Restate word for word the entries below, starting with the line with "General health checks show" and continuing through the line with "Researchers examined how". Include both of those lines and no others.
___ RECORD SET ___
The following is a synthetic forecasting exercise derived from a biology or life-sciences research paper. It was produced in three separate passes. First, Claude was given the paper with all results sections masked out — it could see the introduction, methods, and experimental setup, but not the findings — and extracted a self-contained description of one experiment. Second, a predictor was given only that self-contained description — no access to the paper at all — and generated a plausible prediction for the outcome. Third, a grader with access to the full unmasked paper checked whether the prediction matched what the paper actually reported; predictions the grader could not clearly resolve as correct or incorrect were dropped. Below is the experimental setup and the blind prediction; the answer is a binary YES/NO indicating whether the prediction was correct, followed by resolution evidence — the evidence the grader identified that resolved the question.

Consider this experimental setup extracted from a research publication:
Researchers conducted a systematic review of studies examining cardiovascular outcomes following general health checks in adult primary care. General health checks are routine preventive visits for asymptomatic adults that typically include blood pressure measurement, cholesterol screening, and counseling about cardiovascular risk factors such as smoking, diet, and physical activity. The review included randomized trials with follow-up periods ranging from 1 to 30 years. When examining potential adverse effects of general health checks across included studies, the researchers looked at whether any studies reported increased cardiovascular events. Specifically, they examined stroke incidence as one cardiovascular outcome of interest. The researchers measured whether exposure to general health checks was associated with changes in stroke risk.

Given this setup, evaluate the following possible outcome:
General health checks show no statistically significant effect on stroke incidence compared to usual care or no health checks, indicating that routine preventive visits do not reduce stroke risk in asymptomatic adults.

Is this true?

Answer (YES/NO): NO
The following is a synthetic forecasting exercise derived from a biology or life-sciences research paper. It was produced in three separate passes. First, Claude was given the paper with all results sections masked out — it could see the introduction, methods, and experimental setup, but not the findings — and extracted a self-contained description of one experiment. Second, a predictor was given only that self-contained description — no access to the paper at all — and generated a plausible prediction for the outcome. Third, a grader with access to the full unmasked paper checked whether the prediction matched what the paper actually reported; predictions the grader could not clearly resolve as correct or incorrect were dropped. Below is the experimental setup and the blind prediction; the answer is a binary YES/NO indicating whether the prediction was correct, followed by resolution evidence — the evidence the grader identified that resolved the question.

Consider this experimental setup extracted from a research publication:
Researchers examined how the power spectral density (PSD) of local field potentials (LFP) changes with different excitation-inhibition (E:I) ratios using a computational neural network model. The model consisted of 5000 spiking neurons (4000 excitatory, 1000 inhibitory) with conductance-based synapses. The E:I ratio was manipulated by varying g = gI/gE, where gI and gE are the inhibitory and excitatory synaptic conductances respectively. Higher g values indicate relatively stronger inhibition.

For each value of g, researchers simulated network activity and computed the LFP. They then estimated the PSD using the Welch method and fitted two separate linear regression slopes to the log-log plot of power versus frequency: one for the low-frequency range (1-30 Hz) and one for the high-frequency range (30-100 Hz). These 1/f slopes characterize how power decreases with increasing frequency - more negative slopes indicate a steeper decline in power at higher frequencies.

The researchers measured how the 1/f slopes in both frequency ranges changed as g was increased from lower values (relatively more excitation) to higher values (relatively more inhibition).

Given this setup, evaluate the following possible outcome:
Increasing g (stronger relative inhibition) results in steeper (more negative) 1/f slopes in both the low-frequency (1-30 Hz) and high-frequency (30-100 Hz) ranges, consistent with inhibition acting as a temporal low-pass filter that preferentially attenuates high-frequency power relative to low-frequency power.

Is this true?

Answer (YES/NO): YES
___
___ RECORD SET ___
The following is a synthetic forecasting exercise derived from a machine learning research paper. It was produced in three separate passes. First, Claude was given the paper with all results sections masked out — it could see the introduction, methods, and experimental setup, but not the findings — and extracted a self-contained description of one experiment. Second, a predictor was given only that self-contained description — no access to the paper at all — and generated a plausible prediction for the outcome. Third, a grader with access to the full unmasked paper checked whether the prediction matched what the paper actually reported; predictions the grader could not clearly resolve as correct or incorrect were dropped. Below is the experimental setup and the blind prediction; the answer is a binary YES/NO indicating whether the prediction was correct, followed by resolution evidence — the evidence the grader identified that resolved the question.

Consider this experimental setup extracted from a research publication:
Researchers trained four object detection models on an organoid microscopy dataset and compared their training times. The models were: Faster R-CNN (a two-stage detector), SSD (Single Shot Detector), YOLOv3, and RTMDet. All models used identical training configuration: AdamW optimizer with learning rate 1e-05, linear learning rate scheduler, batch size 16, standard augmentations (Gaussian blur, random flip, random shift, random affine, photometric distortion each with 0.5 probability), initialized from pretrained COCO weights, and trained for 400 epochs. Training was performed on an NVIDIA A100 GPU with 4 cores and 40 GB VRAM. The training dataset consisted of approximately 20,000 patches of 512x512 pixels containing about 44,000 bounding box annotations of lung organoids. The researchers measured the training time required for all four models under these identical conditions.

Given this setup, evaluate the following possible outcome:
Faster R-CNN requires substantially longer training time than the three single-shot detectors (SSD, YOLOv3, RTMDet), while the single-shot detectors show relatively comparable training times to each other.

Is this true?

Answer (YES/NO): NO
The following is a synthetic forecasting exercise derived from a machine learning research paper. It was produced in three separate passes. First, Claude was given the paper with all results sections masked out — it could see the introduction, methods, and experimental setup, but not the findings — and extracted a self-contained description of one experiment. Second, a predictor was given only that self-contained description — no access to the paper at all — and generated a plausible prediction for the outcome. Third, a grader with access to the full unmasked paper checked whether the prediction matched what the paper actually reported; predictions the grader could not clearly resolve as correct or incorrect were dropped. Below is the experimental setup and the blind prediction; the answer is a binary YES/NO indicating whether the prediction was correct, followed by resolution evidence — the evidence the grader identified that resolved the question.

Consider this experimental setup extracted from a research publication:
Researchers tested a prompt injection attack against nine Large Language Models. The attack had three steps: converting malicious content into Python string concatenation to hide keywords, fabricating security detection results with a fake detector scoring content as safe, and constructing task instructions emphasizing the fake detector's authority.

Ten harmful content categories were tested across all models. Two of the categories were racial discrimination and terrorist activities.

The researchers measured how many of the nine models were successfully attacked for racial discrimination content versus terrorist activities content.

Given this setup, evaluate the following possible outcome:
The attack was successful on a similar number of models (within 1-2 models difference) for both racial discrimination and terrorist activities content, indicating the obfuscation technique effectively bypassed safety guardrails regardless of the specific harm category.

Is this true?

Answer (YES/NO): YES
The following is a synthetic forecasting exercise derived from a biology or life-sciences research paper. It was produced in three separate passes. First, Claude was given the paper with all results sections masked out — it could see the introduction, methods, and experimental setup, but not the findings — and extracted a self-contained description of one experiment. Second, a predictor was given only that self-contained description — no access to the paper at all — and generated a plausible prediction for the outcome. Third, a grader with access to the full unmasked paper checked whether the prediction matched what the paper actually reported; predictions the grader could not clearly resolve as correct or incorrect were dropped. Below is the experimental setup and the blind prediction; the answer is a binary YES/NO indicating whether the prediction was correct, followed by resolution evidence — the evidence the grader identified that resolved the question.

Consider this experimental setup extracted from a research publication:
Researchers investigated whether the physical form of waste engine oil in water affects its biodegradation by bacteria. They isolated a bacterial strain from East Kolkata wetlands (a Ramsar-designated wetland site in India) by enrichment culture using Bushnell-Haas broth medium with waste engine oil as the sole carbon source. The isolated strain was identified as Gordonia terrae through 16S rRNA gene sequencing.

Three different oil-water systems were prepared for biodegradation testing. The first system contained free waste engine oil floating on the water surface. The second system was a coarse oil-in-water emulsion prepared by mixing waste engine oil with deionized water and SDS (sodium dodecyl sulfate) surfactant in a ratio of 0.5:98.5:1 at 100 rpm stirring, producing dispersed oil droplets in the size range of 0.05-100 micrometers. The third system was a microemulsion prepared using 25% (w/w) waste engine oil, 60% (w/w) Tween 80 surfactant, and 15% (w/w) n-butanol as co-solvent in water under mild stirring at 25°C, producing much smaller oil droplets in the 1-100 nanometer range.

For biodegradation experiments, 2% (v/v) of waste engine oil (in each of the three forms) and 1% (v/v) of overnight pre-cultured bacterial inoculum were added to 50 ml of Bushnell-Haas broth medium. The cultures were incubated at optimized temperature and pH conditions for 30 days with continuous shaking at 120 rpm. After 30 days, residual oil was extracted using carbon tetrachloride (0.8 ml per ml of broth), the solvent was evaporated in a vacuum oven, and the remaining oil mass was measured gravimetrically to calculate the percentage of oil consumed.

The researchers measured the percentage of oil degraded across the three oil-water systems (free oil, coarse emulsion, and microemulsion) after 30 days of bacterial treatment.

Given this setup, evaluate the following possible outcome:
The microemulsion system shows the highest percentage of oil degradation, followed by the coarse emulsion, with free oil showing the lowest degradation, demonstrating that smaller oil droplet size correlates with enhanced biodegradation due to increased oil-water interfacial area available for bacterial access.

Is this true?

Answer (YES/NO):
___
WRITTEN RESPONSE
General health checks show no statistically significant effect on stroke incidence compared to usual care or no health checks, indicating that routine preventive visits do not reduce stroke risk in asymptomatic adults.

Is this true?

Answer (YES/NO): NO
The following is a synthetic forecasting exercise derived from a biology or life-sciences research paper. It was produced in three separate passes. First, Claude was given the paper with all results sections masked out — it could see the introduction, methods, and experimental setup, but not the findings — and extracted a self-contained description of one experiment. Second, a predictor was given only that self-contained description — no access to the paper at all — and generated a plausible prediction for the outcome. Third, a grader with access to the full unmasked paper checked whether the prediction matched what the paper actually reported; predictions the grader could not clearly resolve as correct or incorrect were dropped. Below is the experimental setup and the blind prediction; the answer is a binary YES/NO indicating whether the prediction was correct, followed by resolution evidence — the evidence the grader identified that resolved the question.

Consider this experimental setup extracted from a research publication:
Researchers examined how the power spectral density (PSD) of local field potentials (LFP) changes with different excitation-inhibition (E:I) ratios using a computational neural network model. The model consisted of 5000 spiking neurons (4000 excitatory, 1000 inhibitory) with conductance-based synapses. The E:I ratio was manipulated by varying g = gI/gE, where gI and gE are the inhibitory and excitatory synaptic conductances respectively. Higher g values indicate relatively stronger inhibition.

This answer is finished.